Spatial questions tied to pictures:
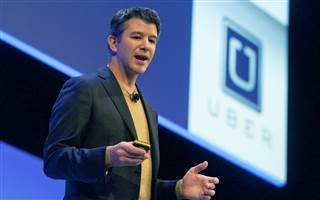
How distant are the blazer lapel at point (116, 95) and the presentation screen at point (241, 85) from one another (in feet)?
4.21

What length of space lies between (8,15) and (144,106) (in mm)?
793

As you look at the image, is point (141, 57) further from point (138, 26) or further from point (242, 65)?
point (242, 65)

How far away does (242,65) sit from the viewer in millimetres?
3260

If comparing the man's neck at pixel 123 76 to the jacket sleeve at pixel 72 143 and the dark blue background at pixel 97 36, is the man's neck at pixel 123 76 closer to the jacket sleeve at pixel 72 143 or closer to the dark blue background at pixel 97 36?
the jacket sleeve at pixel 72 143

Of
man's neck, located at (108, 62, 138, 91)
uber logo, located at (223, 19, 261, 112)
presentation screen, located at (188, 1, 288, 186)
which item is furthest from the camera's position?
uber logo, located at (223, 19, 261, 112)

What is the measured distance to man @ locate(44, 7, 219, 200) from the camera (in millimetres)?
1379

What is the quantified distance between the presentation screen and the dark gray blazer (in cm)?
134

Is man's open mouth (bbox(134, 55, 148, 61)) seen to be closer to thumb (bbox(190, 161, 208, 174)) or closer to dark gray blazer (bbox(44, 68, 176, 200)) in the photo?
dark gray blazer (bbox(44, 68, 176, 200))

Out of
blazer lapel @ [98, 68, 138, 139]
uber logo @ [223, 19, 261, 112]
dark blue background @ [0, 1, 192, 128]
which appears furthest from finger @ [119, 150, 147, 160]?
uber logo @ [223, 19, 261, 112]

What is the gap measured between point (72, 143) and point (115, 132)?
105 mm

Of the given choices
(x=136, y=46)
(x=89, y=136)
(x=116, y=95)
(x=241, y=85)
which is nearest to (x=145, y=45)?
(x=136, y=46)

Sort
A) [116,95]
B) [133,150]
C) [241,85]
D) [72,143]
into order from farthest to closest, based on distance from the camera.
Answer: [241,85] < [116,95] < [72,143] < [133,150]

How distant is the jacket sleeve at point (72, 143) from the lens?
4.50 ft

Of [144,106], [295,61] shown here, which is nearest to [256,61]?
[295,61]
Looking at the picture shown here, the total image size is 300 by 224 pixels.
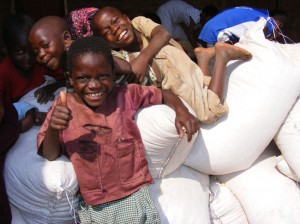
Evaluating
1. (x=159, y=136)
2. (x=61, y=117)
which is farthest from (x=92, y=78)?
(x=159, y=136)

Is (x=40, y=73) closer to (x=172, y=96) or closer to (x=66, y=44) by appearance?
(x=66, y=44)

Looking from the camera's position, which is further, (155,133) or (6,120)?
(6,120)

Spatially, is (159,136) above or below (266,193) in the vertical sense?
above

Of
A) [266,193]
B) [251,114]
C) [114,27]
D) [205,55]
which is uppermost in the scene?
[114,27]

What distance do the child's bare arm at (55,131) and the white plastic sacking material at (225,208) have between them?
2.43ft

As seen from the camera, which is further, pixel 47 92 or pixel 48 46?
pixel 47 92

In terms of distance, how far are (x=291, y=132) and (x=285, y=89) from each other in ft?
0.66

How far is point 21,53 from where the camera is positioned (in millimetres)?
1938

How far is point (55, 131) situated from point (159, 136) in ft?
1.24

> Written exercise
Exclude the images, then output the data above word for word.

> Correct result
How distant are the blazer lapel at point (116, 95) and the presentation screen at point (241, 85) from one another (in feet)?
4.21

What length of space lies between (8,15) and (144,106) (in mm)?
793

As you look at the image, is point (141, 57) further from point (138, 26) or further from point (242, 65)?
point (242, 65)

How far away does (242,65) sit from the viewer in millimetres?
3260

If comparing the man's neck at pixel 123 76 to the jacket sleeve at pixel 72 143 and the dark blue background at pixel 97 36, is the man's neck at pixel 123 76 closer to the jacket sleeve at pixel 72 143 or closer to the dark blue background at pixel 97 36?
the jacket sleeve at pixel 72 143

Of
man's neck, located at (108, 62, 138, 91)
uber logo, located at (223, 19, 261, 112)
presentation screen, located at (188, 1, 288, 186)
which item is furthest from the camera's position?
uber logo, located at (223, 19, 261, 112)

What is the measured distance to man @ locate(44, 7, 219, 200) from the camera (in millimetres)?
1379

What is the quantified distance between the presentation screen and the dark gray blazer (in cm)?
134

Is man's open mouth (bbox(134, 55, 148, 61)) seen to be closer to thumb (bbox(190, 161, 208, 174)) or closer to dark gray blazer (bbox(44, 68, 176, 200)) in the photo?
dark gray blazer (bbox(44, 68, 176, 200))

Out of
blazer lapel @ [98, 68, 138, 139]
uber logo @ [223, 19, 261, 112]
dark blue background @ [0, 1, 192, 128]
which appears furthest from finger @ [119, 150, 147, 160]?
uber logo @ [223, 19, 261, 112]

What is the gap measured between point (72, 143) and point (115, 132)?
105 mm

Of the given choices
(x=136, y=46)
(x=89, y=136)
(x=116, y=95)
(x=241, y=85)
which is nearest to (x=145, y=45)?
(x=136, y=46)

Sort
A) [116,95]
B) [133,150]
C) [241,85]
D) [72,143]
into order from farthest to closest, based on distance from the camera.
Answer: [241,85] < [116,95] < [72,143] < [133,150]

How distant is the jacket sleeve at point (72, 143) from the lens?
4.50 ft

Of [144,106], [295,61] shown here, which is nearest to [256,61]?
[295,61]
Looking at the picture shown here, the total image size is 300 by 224 pixels.
Evaluating
1. (x=159, y=136)
2. (x=61, y=117)
which is farthest from (x=92, y=78)?
(x=159, y=136)

Is (x=40, y=73) closer to (x=172, y=96) or closer to (x=66, y=44) by appearance?
(x=66, y=44)

Looking from the camera's position, which is further, (155,133) or (6,120)?
(6,120)

Spatially, is (159,136) above or below (266,193) in the vertical sense?
above

Of
A) [266,193]
B) [251,114]
C) [114,27]
D) [205,55]
which is uppermost in the scene?
[114,27]

What distance do the child's bare arm at (55,131) and the white plastic sacking material at (225,208) have between them?
2.43ft

As seen from the camera, which is further, pixel 47 92 or pixel 48 46?
pixel 47 92

In terms of distance, how far are (x=291, y=132) and (x=285, y=89) from each other in ft?
0.66

How far is point 21,53 from where the camera is positioned (in millimetres)?
1938

How far is point (55, 131) situated from point (159, 136) in ft?
1.24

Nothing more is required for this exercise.